Ms. Heaton, First Grade, Westampton, New Jersey
“As an educator, it is my goal to create a classroom environment that is positive and welcoming for students. I wanted to create a learning environment where students feel comfortable and in return stimulates student learning. A classroom is a second home for students so I wanted to ensure that the space was bright, friendly, and organized for the students to be able to use each and every day.”

D’Essence Grant, 8th Grade ELA, KIPP Houston, Houston, Texas
“Intentionally decorating my classroom was my first act of showing my students I care about them. I pride myself on building relationships with my students and them knowing I care about them inside and outside of the classroom. Taking the time to make the classroom meaningful and creative as well building a safe place for our community helps establish an effective classroom setting.”


Jayme Wiertzema, Elementary Art, Worthington, Minnesota
“I’m looking forward to having a CLASSROOM this year.
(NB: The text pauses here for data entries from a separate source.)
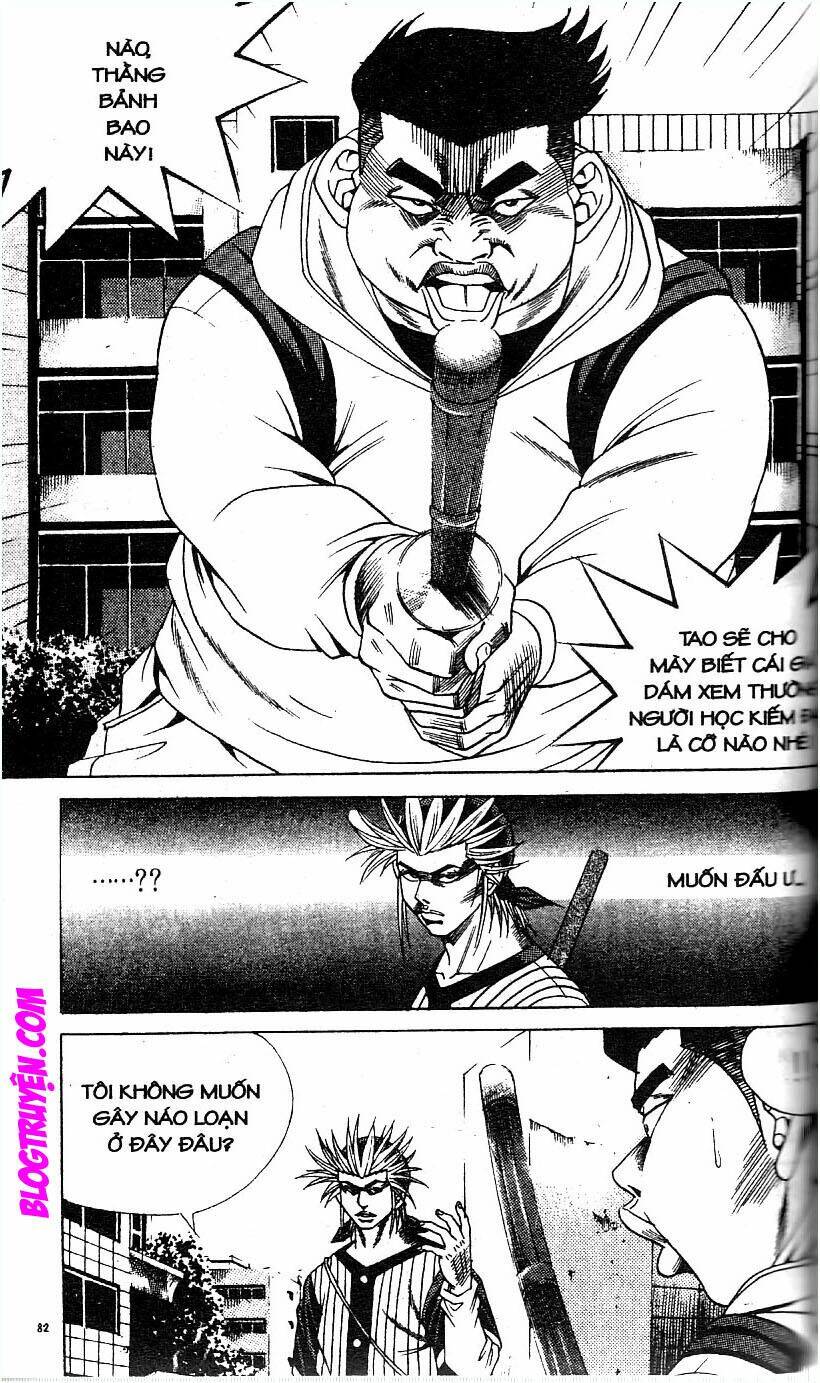 bitagi - anh chàng ngổ ngáo chapter 81 10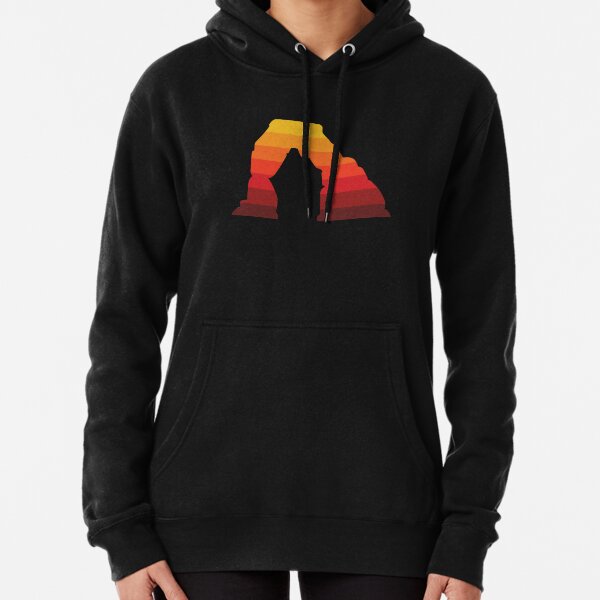 Arco de utah Sudadera con capucha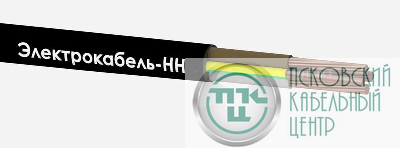 Кабель КГтп-ХЛ 3х4+1х2.5 (PE) 380/660-3 (м) ЭЛЕКТРОКАБЕЛЬ НН 00-00023207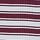 Purple Rose Stripe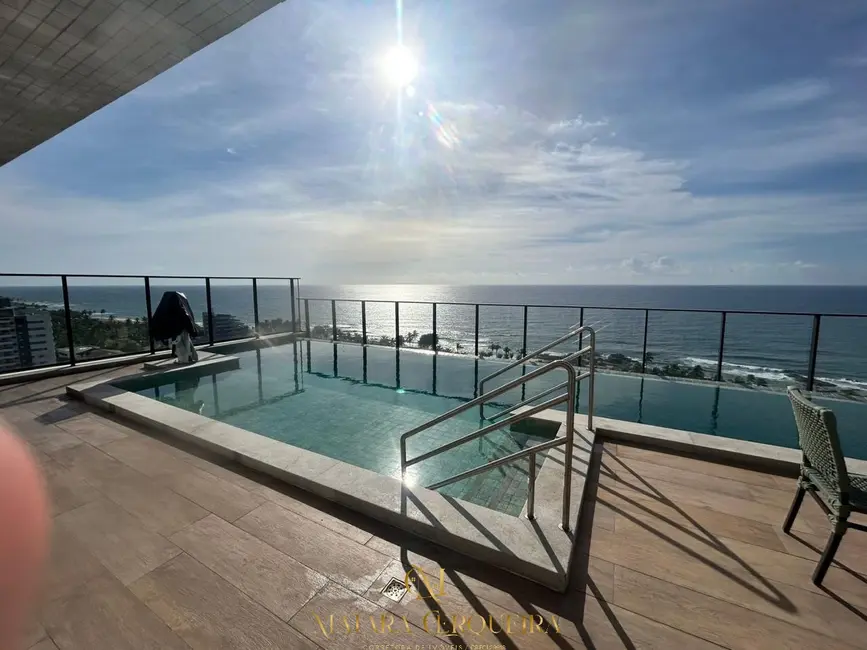 Foto 3 de Apartamento com 1 quarto à venda, 29m2 em Itapuã, Salvador - BA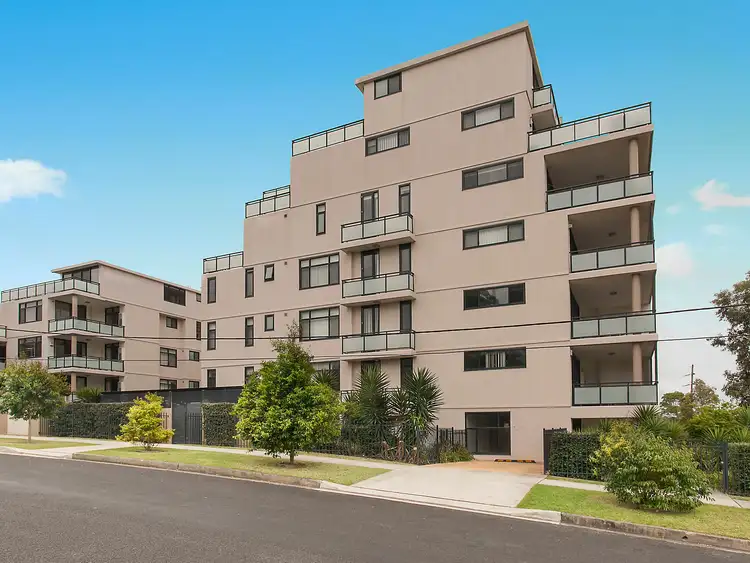 Second view of Homely apartment listing, 3/1 Boundary Road, Carlingford NSW 2118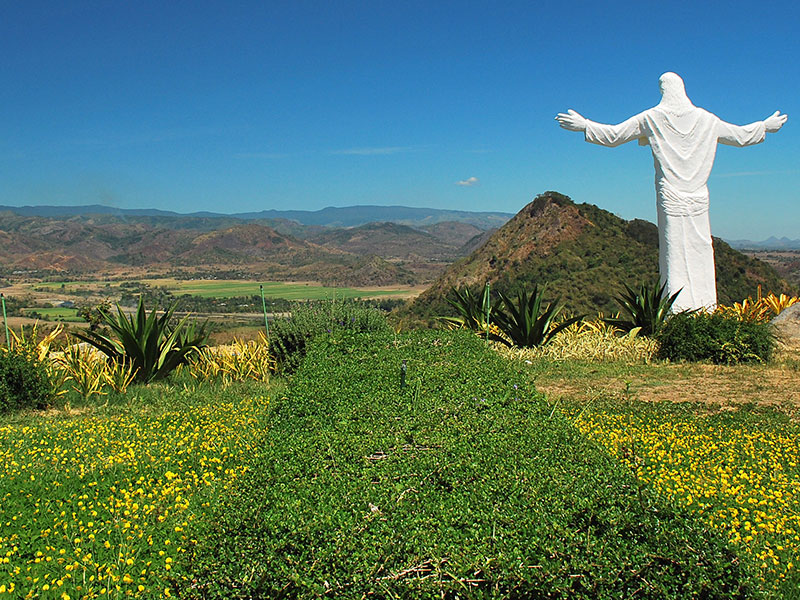 필리핀 딸락지역사진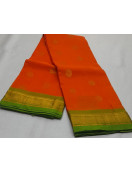 SALEM SILK SAREE WITH BLOUSE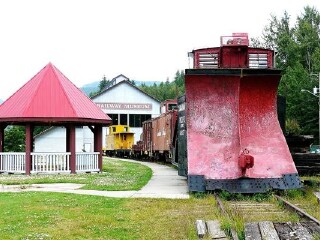 勒韦斯托克铁路博物馆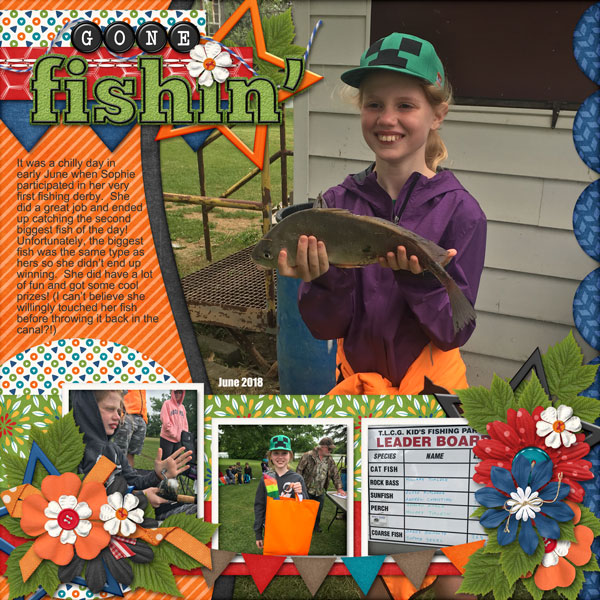 Gone Fishin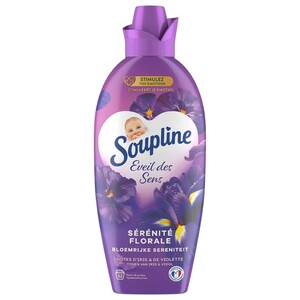 Soupline Concentrate Fabric Softener Sens Sérénité 1.2L -20% Off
The past two years I have taught from a cart and this year my amazing school district allowed me to have a classroom in our school that is busting at the seams! I’m so excited to use my classroom environment to inspire creativity in my students, get to know them and learn from their amazing imaginations in art class!”


Melissa Vecchio, 4th Grade, Queens, New York
“Since so much of a student’s time is spent inside their classroom, the environment should be neat, organized, easy to move around in but most of all positive. I love to use a theme to reinforce great behavior. I always give the students a choice in helping to design bulletin boards and desk arrangements. When they are involved they take pride in the classroom, and enjoy being there.”